Assignment: From the post about American Pastoral below, reproduce verbatim the passage that starts at the words "Anyway, I’ve read" and stops after "by this book.".

The Flying Change

American Pastoral

There are a big big pile of books sitting by my bedside and, in this respect, I’m like anyone else.  Of course I also have my Kindle by my bedside and there are certain people that are understandably amused by the fact that they bought me the Kindle at my behest and I read one book on it (The Glorious Cause) and then downloaded a biography about Alexander Hamilton and then haven’t picked it up again.  But I will, I promise.

Anyway, I’ve read some Roth before.  Portnoy’s Complaint and Goodbye, Columbus.  And the images in Goodbye, Columbus present themselves to me on occasion.  I read it right around the time I read The Mysteries of Pittsburgh and both of those books are about summer and about coming of age and, you know, I’m Jewish, so I identify will all that exisential Jewish angst.  But all that being said, and even though I knew it was supposed to be good, I was still blown away by this book.

Given information:
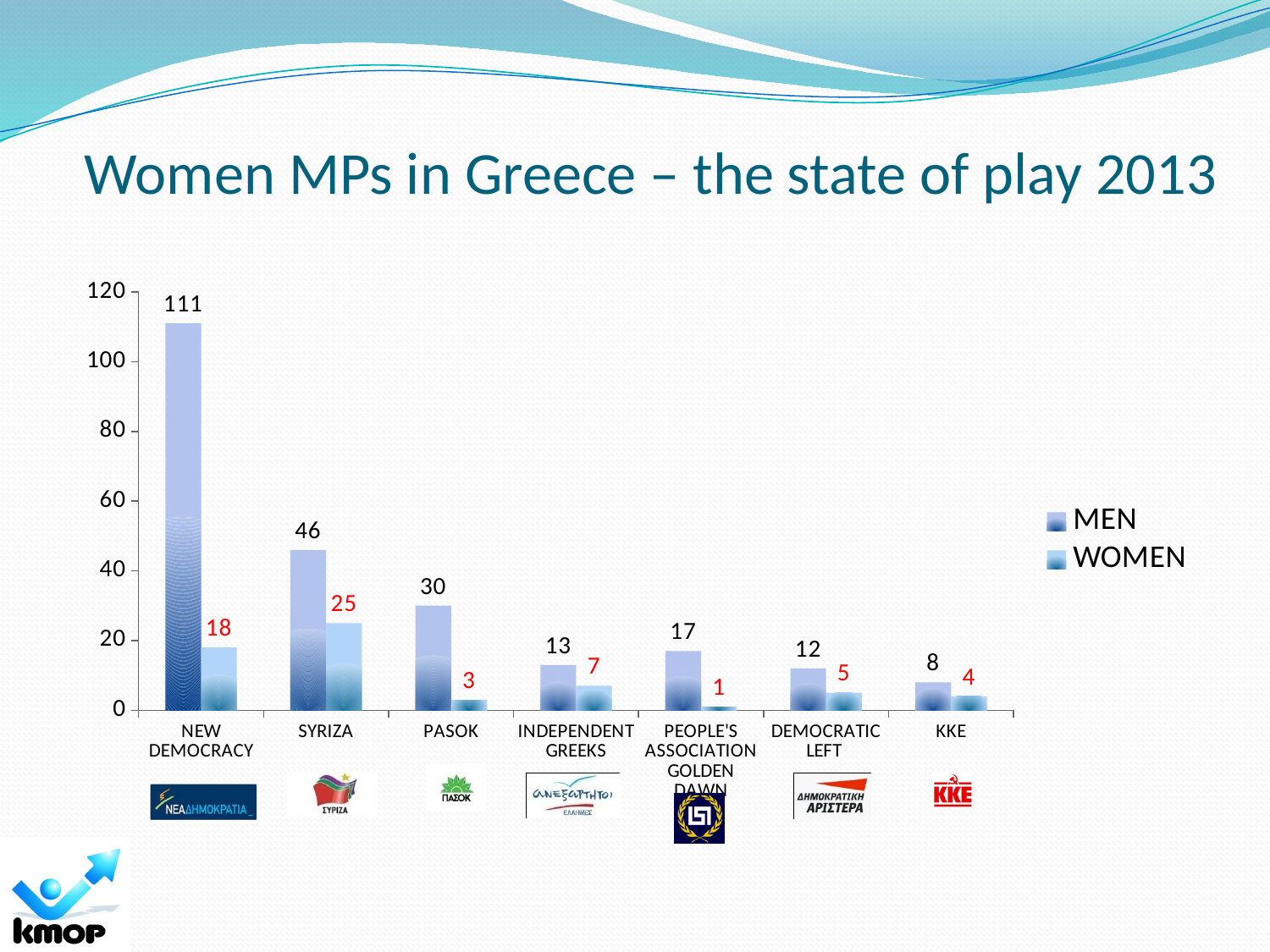
What is the title of the slide? Women MPs in Greece – the state of play 2013 What is the value for WOMEN for PASOK? 3 Which party has the highest number of men MPs? NEW DEMOCRACY How many parties are shown on the x axis? 7 What is the total number of MPs (men plus women) for Democratic Left? 17 Which is larger: the number of women MPs for SYRIZA or for New Democracy? SYRIZA How many series does the legend list? 2 Which party has the lowest number of women MPs? PEOPLE'S ASSOCIATION GOLDEN DAWN What is the difference between men and women MPs for New Democracy? 93 What kind of chart is shown on the slide? bar chart How many men MPs does New Democracy have? 111 How many women MPs does SYRIZA have? 25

Your response:
Anyway, I’ve read some Roth before.  Portnoy’s Complaint and Goodbye, Columbus.  And the images in Goodbye, Columbus present themselves to me on occasion.  I read it right around the time I read The Mysteries of Pittsburgh and both of those books are about summer and about coming of age and, you know, I’m Jewish, so I identify will all that exisential Jewish angst.  But all that being said, and even though I knew it was supposed to be good, I was still blown away by this book.